▶ _EXERCISE TASKS_
1. Transcribe the Java memory model text between "Memory Barrier Types" and "Thread 1 (writer)", inclusive.
2. Pick up the Java memory model text where it stops and continue it.

The Problem: Why We Need a Memory Model
%%{init: {'theme': 'base', 'themeVariables': {'fontSize': '13px', 'fontFamily': 'Inter, -apple-system, sans-serif'}, 'flowchart': {'nodeSpacing': 30, 'rankSpacing': 50, 'padding': 12, 'curve': 'basis'}, 'sequence': {'actorMargin': 60, 'messageMargin': 40}, 'class': {'padding': 12}}}%%
flowchart LR
subgraph "CPU 1"
direction LR
T1(("Thread 1"))
C1[["L1/L2 Cache"]]
T1 --> C1
end
subgraph "CPU 2"
direction LR
T2(("Thread 2"))
C2[["L1/L2 Cache"]]
T2 --> C2
end
C1 --> RAM(["Main Memory (RAM)"])
C2 --> RAM
style RAM fill:#FEF3C7,stroke:#FCD34D,color:#92400E Each CPU core has its own cache. Without explicit synchronization, Thread 1's writes may never be visible to Thread 2 — they stay in CPU 1's cache. The JMM specifies happens-before rules that guarantee visibility.
Happens-Before Relationships
If action A happens-before action B, then A's effects are guaranteed visible to B. Key rules:
| Rule | Guarantees |
|---|---|
| Program Order | Each action in a thread happens-before every subsequent action in that thread |
| Monitor Lock | An unlock on a monitor happens-before every subsequent lock on that monitor |
| Volatile Variable | A write to volatile happens-before every subsequent read of that volatile |
| Thread Start | thread.start() happens-before any action in the started thread |
| Thread Join | All actions in a thread happen-before join() returns |
| Transitivity | If A happens-before B, and B happens-before C, then A happens-before C |
Visibility Without Happens-Before
// Thread 1 // Thread 2
flag = true; while (!flag) { } // May loop forever!
data = 42; print(data); // May print 0!
Without volatile or synchronization, Thread 2 might never see flag = true (stale cache) and even if it does, data might still be 0 (reordering).
Instruction Reordering
The JVM and CPU reorder instructions for performance. The JMM permits reordering as long as single-threaded semantics are preserved — but this breaks multi-threaded expectations:
// Source code // After reordering (legal for single thread)
x = 1; y = 2; // moved up!
y = 2; x = 1;
Memory barriers (fences) prevent reordering across them. synchronized, volatile, and java.util.concurrent classes insert appropriate barriers.
Memory Barrier Types
| Barrier | Prevents |
|---|---|
| LoadLoad | Reordering of two reads |
| StoreStore | Reordering of two writes |
| LoadStore | A read being reordered after a write |
| StoreLoad | A write being reordered after a read (most expensive — full fence) |
A volatile write inserts StoreStore + StoreLoad barriers. A volatile read inserts LoadLoad + LoadStore barriers.
volatile Keyword — Deep Dive
volatile provides visibility and ordering guarantees but NOT atomicity.
What volatile Guarantees
private volatile boolean shutdownRequested = false;
// Thread 1 (writer)
shutdownRequested = true; // StoreStore + StoreLoad barrier after write
// Thread 2 (reader)

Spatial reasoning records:
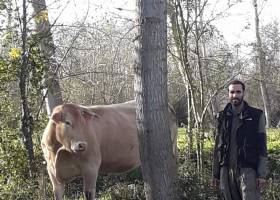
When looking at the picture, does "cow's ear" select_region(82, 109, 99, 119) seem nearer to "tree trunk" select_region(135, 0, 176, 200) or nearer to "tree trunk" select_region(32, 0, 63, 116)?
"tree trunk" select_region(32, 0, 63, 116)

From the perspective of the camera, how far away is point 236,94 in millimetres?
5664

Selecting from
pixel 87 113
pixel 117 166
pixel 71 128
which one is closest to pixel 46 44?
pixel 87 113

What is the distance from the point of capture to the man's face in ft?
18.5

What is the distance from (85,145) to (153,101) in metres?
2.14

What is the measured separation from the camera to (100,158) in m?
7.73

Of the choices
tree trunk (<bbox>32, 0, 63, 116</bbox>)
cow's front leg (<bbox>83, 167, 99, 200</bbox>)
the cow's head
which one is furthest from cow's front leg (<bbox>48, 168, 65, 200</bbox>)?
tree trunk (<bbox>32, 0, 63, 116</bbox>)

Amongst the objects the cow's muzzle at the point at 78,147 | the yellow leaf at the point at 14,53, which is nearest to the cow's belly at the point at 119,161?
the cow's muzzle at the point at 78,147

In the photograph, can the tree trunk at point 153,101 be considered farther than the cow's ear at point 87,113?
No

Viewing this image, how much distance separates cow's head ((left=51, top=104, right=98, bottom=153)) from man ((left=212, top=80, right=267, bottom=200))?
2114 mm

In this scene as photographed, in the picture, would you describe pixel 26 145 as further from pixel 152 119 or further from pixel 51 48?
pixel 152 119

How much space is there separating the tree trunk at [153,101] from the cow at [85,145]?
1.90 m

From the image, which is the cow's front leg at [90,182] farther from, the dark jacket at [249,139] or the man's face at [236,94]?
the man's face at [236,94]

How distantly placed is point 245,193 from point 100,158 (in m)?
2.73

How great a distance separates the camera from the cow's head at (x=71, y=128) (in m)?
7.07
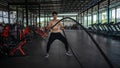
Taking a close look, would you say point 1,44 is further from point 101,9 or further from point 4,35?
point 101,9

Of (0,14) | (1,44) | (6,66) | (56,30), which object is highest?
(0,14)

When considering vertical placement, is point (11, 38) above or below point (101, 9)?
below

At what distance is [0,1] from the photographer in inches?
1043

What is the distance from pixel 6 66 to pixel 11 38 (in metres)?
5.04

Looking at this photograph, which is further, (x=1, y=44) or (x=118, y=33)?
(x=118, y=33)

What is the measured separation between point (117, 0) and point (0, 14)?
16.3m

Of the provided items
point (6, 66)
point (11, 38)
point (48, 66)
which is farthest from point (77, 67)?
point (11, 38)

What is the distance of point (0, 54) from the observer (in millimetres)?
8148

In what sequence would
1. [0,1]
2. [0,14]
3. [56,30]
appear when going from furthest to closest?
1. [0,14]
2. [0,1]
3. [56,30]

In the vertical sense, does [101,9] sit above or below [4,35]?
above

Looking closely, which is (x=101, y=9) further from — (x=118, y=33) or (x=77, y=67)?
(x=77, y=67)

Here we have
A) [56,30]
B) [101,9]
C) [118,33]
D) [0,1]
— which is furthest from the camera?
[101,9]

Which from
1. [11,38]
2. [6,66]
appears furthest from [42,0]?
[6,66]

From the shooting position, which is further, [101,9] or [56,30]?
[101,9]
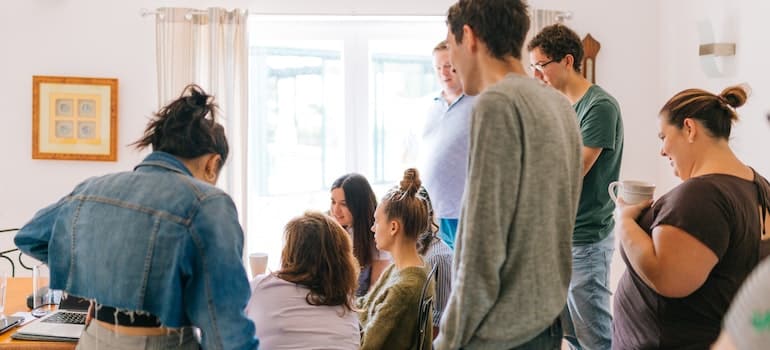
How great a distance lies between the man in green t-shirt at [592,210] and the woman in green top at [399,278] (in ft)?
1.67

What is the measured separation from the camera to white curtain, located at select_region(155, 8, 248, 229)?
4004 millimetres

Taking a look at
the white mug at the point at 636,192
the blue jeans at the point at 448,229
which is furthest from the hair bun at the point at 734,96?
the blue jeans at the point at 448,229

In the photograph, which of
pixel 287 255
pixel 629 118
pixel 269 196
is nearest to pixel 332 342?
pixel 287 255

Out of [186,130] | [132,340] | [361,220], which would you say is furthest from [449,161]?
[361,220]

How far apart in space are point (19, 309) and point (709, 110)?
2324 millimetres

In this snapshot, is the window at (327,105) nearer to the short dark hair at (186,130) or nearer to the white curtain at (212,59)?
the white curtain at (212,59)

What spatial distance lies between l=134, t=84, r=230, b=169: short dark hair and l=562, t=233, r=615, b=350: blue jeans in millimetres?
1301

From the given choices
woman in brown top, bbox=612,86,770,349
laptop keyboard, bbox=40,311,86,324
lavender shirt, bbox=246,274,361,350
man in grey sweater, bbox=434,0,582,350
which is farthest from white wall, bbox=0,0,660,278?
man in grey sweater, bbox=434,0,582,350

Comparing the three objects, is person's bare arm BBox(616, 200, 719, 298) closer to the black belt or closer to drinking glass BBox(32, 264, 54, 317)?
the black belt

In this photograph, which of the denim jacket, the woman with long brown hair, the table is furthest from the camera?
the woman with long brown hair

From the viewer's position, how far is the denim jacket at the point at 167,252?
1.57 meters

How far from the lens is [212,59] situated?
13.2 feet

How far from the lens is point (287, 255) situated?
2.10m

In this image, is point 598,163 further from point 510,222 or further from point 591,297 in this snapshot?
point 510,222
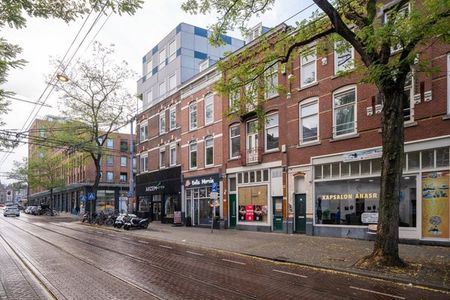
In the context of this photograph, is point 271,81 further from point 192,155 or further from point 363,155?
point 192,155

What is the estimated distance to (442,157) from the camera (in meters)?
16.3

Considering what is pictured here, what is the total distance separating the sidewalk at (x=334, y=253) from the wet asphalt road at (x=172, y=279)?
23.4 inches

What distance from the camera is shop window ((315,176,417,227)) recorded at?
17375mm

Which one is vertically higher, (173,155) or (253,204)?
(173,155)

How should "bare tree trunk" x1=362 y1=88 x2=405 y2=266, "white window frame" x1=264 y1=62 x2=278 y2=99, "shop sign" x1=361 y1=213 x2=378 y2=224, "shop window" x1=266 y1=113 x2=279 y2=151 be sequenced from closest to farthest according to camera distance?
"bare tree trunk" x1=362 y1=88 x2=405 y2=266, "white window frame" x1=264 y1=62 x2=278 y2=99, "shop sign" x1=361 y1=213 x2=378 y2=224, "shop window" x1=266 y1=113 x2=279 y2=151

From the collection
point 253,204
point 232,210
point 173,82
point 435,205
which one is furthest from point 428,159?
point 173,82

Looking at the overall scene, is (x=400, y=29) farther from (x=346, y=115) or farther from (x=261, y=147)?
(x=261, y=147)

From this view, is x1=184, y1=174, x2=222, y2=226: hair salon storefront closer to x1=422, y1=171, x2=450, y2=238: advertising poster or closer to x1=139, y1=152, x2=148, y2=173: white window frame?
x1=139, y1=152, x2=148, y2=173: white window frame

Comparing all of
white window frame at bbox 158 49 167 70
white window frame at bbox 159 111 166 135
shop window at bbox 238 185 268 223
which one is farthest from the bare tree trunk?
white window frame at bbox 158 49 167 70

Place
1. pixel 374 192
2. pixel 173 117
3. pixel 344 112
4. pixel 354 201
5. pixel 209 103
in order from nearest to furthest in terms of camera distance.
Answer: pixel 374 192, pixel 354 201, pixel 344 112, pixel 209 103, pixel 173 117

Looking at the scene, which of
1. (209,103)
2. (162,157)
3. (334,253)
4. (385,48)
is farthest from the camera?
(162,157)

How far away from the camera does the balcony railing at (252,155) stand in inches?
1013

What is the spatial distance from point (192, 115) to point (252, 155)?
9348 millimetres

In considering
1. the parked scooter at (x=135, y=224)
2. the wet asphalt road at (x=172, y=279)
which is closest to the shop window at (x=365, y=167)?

▶ _ANSWERS FOR THE TASKS_
1.
Memory Barrier Types
| Barrier | Prevents |
|---|---|
| LoadLoad | Reordering of two reads |
| StoreStore | Reordering of two writes |
| LoadStore | A read being reordered after a write |
| StoreLoad | A write being reordered after a read (most expensive — full fence) |
A volatile write inserts StoreStore + StoreLoad barriers. A volatile read inserts LoadLoad + LoadStore barriers.
volatile Keyword — Deep Dive
volatile provides visibility and ordering guarantees but NOT atomicity.
What volatile Guarantees
private volatile boolean shutdownRequested = false;
// Thread 1 (writer)

2.
while (!shutdownRequested) { // LoadLoad + LoadStore barrier before read
doWork();
}
// Guaranteed to see the write from Thread 1
What volatile Does NOT Guarantee
private volatile int counter = 0;
// Thread 1 // Thread 2
counter++; counter++;
// counter++ is: read → increment → write (3 operations)
// volatile makes each individual read/write visible, but the compound
// operation is NOT atomic. Final counter could be 1, not 2.
When to Use volatile
| Use Case | volatile Works? |
|---|---|
| Simple boolean flag (one writer, many readers) | Yes |
| Status/state field read by multiple threads | Yes |
| Counter incremented by multiple threads | No — use AtomicInteger |
| Double-checked locking singleton | Yes (on the instance field) |
| Publishing an immutable object | Yes |
Double-Checked Locking (Correct Version)
public class Singleton {
private static volatile Singleton instance; // volatile is critical here
public static Singleton getInstance() {
if (instance == null) { // first check (no lock)
synchronized (Singleton.class) {
if (instance == null) { // second check (with lock)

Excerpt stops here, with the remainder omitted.